And then, because of the way the Airflow instances’ PYTHONPATH is configured, you can import libraries from it like:

from your_instance_folder.your_library_code import your_object 
# Example for the analytics instance.
from analytics.config import dag_config

Configuration and defaults

One of the goals of our Airflow setup is to reduce the amount of boilerplate code needed to write our jobs. Our Airflow setup offers a set of WMF defaults for the most used parameters (usually well suited for our Hadoop cluster).

WMF common DAG default args

Defaults are usually passed to your DAG via the default_args parameter (a Python dictionary). All its key-value pairs will be passed to all sensors and all operators of the corresponding DAG. For example, this will set all the WMF Airflow common defaults to your DAG:

from wmf_airflow_common.config import dag_default_args

with DAG(
    default_args=dag_default_args.get(),
    
) as dag:
    

Instance level configuration

WMF Airflow common defaults are good in many cases, but there are values that need to be specified per instance. For example, the user that will run all jobs (in Airflow naming: the owner), or the email address that will receive all alerts. To do that, we advise to add instance level configuration to the WMF defaults, like so:

# dag_config.py
from wmf_airflow_common.config import dag_default_args

instance_default_args = {
    "owner": "your_user",
    "email": "your_email",
}

# This returns a new dictionary with instance defaults merged on top of wmf defaults.
default_args = dag_default_args.get(instance_default_args)

To prevent having to write this for every DAG, this is usually defined in a separate file that can be reused by all DAGs. By convention we use a file named dag_config.py within a config directory within the instance folder. Thus, when defining a DAG, we do:

from your_instance.config import dag_config

with DAG(
    default_args=dag_config.default_args,
    
) as dag:
    

Feel free to add any other instance-level properties to the dag_config.py file, so that you can access them from all DAGs. For example: hadoop_name_node, hdfs_temp_directory, etc.

DAG level configuration

If you want to override or add any new configuration to any Sensor or Operator within your DAG, just pass the configuration directly to the Sensor or Operator in question. This will override the defaults passed to the DAG’s default_args parameter. For example:

from your_instance.config import dag_config

with DAG(
    default_args=dag_config.default_args,
    
) as dag:
    sensor = SomeSensor(
        some_property=this_value_overrides_the_defaults,
        
    )
    

Variable properties

The VariableProperties module allows you to override DAG configuration at run-time. This is useful when testing your DAG or when back-filling your production DAG. By properties we mean any configuration value. DAGs are ultimately a collection of job configuration properties. The VariableProperties code has some nice documentation that can help as well: https://gitlab.wikimedia.org/repos/data-engineering/airflow-dags/-/blob/main/wmf_airflow_common/config/variable_properties.py

Which properties should be overridable?

Why override properties at run-time? A DAG specifies a list of properties that point to the production environment. When testing your DAG, you don’t want Airflow to use those production configs. Instead, you want to use temporary testing configurations. Here’s a list of common properties you’ll want to make overridable:

start_date You might want to test a DAG and start it at a different date than the one intended for production. You also might want to back-fill starting i.e. at an earlier date.
==================================================
**Objective**
Decide whether each statement agrees with the Airflow configuration text, answering yes or no and quoting the words of the text that settle it. (a) Configuration passed directly to a Sensor or Operator overrides the defaults given in the DAG's default_args. (b) The key-value pairs in default_args reach the operators of a DAG but not its sensors. (c) By convention, the instance-level settings go in a file named dag_config.py inside a config directory within the instance folder. Answer from the Airflow configuration text alone.
==================================================
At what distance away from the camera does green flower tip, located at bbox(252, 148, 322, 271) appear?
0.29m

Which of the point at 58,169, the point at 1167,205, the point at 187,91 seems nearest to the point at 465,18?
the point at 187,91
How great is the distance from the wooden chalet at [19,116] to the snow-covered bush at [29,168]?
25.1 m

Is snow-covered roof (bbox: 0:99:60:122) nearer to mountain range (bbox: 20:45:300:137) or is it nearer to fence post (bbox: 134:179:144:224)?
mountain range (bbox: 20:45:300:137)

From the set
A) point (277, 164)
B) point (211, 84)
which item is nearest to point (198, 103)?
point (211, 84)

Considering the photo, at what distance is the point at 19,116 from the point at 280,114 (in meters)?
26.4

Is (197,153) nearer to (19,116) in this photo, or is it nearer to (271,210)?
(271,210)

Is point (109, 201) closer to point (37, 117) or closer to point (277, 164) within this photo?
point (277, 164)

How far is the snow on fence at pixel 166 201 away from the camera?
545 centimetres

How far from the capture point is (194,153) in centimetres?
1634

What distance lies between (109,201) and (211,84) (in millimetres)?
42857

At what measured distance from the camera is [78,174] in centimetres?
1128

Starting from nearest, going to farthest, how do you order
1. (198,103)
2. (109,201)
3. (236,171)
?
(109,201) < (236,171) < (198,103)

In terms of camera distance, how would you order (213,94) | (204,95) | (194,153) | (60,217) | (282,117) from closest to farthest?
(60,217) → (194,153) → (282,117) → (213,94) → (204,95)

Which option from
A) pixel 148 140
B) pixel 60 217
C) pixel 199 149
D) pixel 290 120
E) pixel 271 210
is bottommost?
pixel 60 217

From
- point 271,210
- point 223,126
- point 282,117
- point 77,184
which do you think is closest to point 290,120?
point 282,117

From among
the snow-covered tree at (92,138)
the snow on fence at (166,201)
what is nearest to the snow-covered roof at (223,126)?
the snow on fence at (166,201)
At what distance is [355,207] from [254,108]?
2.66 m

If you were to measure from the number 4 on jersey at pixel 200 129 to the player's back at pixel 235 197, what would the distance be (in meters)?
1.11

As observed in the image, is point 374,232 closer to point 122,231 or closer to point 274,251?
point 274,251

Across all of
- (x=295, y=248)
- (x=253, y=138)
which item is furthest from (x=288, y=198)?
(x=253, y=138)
==================================================
**The answer**
(a) Yes: "This will override the defaults passed to the DAG’s default_args parameter."
(b) No: "All its key-value pairs will be passed to all sensors and all operators of the corresponding DAG."
(c) Yes: "By convention we use a file named dag_config.py within a config directory within the instance folder."